[Spatial reasoning entries]
....................

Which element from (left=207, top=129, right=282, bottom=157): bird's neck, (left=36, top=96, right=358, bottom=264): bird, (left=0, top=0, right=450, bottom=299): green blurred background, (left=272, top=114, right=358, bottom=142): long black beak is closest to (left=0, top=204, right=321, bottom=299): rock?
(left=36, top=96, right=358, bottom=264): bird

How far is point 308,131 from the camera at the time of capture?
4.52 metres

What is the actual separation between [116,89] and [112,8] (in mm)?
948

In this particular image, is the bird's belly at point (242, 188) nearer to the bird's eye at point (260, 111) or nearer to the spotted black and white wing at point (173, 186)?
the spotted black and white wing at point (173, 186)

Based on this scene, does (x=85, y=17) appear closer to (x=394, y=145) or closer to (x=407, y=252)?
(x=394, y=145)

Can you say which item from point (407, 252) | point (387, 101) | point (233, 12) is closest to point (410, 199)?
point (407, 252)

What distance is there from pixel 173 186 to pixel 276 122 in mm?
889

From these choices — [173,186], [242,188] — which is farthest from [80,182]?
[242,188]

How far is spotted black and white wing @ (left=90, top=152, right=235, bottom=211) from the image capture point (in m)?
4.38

....................

## Exercise brief
Reproduce all of the entries above word for word, leaving nothing out.

## Answer to this task
Which element from (left=207, top=129, right=282, bottom=157): bird's neck, (left=36, top=96, right=358, bottom=264): bird, (left=0, top=0, right=450, bottom=299): green blurred background, (left=272, top=114, right=358, bottom=142): long black beak is closest to (left=0, top=204, right=321, bottom=299): rock?
(left=36, top=96, right=358, bottom=264): bird

How far is point 308,131 from the camera at the time of capture?
4.52 metres

What is the actual separation between [116,89] and [112,8] (in mm)?
948

In this particular image, is the bird's belly at point (242, 188) nearer to the bird's eye at point (260, 111) or nearer to the spotted black and white wing at point (173, 186)?
the spotted black and white wing at point (173, 186)

Based on this scene, does (x=85, y=17) appear closer to (x=394, y=145) or closer to (x=407, y=252)?
(x=394, y=145)

Can you say which item from point (407, 252) | point (387, 101) | point (233, 12) is closest to point (410, 199)?
point (407, 252)

What distance is there from pixel 173 186 to pixel 276 122 in mm?
889

From these choices — [173,186], [242,188] — which is farthest from [80,182]?
[242,188]

How far is spotted black and white wing @ (left=90, top=152, right=235, bottom=211) from the image capture point (in m)?
4.38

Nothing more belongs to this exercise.